Prosthetics serve to replace missing body parts, whether these body parts have been lost to injury, deformity, or congenital defect. These prosthetics have evolved greatly in recent years. Today, prosthetics can replace lost body parts with high functioning, high-tech engineering.

    History

  1. The earliest known prosthetics have been found on an Egyptian mummies, where big toes were made out of wood and leather or plastered layers of papyrus. A metal artificial leg dating to 300 B.C. was excavated in Italy in 1910, but until the Renaissance, anything more advanced than a wooden leg was a luxury reserved for the wealthy. In the early 1500s, French surgeon Ambroise Pare revolutionized prosthetic design with the advent of harnesses, knee-lock controls and other engineering innovations. The decimation wrought by the American Civil War sparked a wave of advancements in prosthetics, thanks to both government funding and improved anesthetics that allowed for more precise amputations. In the 21st century, lightweight materials and electronics improved prosthetics by leaps and bounds.

INSTRUCTIONS FOR THE TASK: Please repeat part of the prosthetics text word for word, beginning at "1. The earliest" and stopping after "leaps and bounds.".

GIVEN RECORDS:
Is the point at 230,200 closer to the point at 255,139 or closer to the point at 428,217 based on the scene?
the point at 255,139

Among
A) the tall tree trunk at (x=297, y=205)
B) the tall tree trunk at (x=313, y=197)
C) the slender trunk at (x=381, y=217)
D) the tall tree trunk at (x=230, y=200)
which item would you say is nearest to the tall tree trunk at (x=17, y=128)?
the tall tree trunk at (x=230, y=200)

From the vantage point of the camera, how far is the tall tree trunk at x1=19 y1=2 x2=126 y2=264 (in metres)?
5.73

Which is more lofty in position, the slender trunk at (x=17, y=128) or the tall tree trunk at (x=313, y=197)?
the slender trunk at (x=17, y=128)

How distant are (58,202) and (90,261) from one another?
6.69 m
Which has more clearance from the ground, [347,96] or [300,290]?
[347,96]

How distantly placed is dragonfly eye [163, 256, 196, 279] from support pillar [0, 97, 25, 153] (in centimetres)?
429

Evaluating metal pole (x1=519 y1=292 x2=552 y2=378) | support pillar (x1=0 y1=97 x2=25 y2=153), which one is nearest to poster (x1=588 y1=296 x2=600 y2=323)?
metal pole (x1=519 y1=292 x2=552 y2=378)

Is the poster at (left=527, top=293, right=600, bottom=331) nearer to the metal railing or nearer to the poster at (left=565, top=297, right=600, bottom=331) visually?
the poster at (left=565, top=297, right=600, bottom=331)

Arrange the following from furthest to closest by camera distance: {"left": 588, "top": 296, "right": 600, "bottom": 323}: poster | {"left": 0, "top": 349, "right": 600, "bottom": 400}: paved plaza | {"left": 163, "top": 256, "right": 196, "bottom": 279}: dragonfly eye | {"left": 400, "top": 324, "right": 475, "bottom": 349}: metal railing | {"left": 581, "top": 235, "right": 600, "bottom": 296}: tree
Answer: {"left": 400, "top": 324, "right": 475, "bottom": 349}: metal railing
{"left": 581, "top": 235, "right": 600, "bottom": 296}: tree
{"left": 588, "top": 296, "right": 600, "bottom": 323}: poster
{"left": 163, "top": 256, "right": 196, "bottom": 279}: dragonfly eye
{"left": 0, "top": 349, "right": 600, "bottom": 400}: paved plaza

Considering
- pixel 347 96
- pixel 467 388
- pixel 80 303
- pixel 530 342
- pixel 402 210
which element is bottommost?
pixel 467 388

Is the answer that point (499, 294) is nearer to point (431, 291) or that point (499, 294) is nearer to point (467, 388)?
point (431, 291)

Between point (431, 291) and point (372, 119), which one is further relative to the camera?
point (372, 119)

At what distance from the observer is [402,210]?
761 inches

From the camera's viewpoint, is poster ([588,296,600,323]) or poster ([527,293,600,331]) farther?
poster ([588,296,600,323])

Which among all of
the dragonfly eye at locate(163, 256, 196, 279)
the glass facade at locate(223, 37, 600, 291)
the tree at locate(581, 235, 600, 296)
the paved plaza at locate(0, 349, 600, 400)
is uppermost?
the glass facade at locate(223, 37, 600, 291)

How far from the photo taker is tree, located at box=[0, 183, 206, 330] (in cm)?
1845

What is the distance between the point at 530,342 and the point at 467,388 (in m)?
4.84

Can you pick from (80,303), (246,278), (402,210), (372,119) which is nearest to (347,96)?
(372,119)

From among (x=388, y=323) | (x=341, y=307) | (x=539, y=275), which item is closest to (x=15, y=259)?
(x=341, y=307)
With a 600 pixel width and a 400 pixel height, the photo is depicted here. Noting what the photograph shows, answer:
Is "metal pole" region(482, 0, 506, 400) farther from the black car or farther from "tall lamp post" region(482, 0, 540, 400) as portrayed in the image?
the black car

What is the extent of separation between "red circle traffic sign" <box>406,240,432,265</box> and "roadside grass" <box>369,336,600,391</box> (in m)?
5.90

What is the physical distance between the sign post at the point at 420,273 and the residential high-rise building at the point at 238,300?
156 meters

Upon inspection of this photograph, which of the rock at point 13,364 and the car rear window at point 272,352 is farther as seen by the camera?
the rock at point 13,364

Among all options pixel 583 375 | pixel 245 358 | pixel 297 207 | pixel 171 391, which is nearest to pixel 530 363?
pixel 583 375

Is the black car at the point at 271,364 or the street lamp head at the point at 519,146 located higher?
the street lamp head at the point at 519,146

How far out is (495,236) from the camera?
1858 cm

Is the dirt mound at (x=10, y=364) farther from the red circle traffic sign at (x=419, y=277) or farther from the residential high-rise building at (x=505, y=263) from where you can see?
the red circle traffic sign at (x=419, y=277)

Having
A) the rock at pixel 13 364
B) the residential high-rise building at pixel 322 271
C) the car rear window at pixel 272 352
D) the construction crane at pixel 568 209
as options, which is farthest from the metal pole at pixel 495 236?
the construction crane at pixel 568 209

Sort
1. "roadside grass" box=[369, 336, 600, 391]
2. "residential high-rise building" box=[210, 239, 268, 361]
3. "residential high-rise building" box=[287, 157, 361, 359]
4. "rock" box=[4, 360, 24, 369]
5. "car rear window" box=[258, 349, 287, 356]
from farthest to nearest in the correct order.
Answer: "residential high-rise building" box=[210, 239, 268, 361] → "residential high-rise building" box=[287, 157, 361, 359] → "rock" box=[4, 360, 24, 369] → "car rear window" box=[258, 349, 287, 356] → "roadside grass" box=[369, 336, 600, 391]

==

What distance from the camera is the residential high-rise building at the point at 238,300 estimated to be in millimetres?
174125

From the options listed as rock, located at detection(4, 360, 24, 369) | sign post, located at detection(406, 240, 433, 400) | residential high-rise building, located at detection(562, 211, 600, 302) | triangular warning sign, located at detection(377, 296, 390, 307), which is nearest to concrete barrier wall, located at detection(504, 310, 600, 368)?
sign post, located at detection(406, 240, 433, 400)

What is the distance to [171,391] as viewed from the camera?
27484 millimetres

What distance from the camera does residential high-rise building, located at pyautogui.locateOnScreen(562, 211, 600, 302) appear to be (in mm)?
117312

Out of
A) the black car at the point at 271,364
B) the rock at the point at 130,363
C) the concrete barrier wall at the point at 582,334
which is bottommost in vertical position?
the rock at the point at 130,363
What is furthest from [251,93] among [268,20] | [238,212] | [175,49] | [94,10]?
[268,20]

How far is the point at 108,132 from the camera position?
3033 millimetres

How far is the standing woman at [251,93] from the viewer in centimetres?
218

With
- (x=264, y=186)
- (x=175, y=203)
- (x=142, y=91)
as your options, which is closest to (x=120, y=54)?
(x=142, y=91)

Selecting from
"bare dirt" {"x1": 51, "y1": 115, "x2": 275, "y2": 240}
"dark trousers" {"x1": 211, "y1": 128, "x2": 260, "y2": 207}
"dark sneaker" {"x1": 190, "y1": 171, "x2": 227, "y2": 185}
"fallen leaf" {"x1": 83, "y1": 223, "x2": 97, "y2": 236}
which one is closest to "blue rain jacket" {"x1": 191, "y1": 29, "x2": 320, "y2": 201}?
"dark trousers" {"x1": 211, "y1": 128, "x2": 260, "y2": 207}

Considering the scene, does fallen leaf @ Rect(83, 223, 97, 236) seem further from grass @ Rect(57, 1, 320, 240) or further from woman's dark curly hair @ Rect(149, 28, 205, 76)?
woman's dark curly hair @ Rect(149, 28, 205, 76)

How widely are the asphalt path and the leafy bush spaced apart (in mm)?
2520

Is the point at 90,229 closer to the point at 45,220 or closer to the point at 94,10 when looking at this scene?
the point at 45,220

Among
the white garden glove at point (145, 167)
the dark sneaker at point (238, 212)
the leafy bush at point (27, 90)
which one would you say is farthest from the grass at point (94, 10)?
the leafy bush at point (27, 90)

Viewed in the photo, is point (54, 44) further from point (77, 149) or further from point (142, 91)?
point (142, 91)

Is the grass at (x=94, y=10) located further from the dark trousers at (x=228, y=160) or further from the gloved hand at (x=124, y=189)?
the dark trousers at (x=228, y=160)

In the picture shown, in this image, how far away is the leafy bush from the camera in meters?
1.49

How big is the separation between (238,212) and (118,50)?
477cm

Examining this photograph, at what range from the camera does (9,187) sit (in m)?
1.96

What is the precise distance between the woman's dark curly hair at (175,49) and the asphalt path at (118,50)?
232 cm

WRITTEN RESPONSE:
1. The earliest known prosthetics have been found on an Egyptian mummies, where big toes were made out of wood and leather or plastered layers of papyrus. A metal artificial leg dating to 300 B.C. was excavated in Italy in 1910, but until the Renaissance, anything more advanced than a wooden leg was a luxury reserved for the wealthy. In the early 1500s, French surgeon Ambroise Pare revolutionized prosthetic design with the advent of harnesses, knee-lock controls and other engineering innovations. The decimation wrought by the American Civil War sparked a wave of advancements in prosthetics, thanks to both government funding and improved anesthetics that allowed for more precise amputations. In the 21st century, lightweight materials and electronics improved prosthetics by leaps and bounds.